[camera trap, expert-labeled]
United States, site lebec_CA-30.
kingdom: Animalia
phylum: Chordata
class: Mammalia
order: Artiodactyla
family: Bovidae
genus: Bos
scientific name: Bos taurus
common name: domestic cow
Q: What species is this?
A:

_ _ _ _ _

WHAT TO DO:
Your answer must be the full listing, restated word for word.

RESULT OF THE TASK:
[camera trap, expert-labeled]
United States, site lebec_CA-30.
kingdom: Animalia
phylum: Chordata
class: Mammalia
order: Artiodactyla
family: Bovidae
genus: Bos
scientific name: Bos taurus
common name: domestic cow
Q: What species is this?
A:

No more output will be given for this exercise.